Katie looked at Detective Sergeant Begley and although he didn’t look back at her, she could tell by the way his eyes widened that he was thinking the same as she was. Brendan’s friend Lorcan was Lorcan Fitzgerald the dognapper, and not only that, the odds were high that Lorcan Fitzgerald’s brother was Dr Gearoid Fitzgerald, of St Giles’ Clinic.

‘Thank you, Teagan,’ she said. ‘I think that’s all I need to ask you for the time being, except for Oona’s address. We’ll be going to have a chat with her, of course. Is it okay if we make a copy of your photo album?’

Mrs O’Connor nodded. ‘What about Brendan’s remains?’ she asked. ‘What’s going to happen about his funeral?’

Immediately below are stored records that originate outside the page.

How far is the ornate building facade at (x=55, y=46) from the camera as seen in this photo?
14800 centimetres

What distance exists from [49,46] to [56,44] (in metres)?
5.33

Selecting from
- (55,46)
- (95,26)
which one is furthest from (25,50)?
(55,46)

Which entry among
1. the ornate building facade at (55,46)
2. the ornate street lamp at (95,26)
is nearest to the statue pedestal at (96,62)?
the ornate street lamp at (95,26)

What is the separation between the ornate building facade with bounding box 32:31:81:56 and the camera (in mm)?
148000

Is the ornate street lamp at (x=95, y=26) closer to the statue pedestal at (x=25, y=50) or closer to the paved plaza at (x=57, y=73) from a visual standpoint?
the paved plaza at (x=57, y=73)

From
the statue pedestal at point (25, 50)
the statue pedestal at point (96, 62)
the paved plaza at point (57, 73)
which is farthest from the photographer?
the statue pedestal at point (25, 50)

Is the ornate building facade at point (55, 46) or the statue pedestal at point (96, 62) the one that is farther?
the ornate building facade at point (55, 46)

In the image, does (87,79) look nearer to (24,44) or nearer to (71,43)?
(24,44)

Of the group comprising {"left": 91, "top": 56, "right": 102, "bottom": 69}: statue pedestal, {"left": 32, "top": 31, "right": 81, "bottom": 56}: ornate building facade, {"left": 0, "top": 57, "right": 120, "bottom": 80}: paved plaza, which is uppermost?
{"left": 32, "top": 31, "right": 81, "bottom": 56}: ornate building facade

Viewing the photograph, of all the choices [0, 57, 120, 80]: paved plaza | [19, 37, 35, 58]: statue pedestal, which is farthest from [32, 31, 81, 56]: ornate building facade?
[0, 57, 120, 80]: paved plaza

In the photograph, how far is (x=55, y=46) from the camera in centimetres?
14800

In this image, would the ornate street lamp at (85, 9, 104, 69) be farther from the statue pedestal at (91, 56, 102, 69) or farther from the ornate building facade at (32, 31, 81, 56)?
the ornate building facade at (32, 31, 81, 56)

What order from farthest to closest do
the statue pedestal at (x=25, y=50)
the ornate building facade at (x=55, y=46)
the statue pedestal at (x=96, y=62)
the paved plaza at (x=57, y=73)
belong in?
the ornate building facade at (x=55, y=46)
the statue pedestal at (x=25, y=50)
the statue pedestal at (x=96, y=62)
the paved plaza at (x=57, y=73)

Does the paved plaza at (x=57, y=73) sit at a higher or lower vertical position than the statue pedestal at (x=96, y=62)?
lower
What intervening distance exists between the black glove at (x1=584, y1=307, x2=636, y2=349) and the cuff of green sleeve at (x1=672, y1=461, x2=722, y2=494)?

‘His remains are still in the mortuary at the University Hospital, and I’m afraid they’ll have to stay there until the coroner has held a full inquest. After that – well, I suppose that’s something that you and Oona will have to arrange between you.’

‘Holy Saint Patrick. The very sight of her makes me craw sick. If it wasn’t for the grandchildren I’d be delighted never to clap eyes on her again, or to smell that Estée Lauder she sprays all over herself, a whole bottle at a time I shouldn’t wonder.’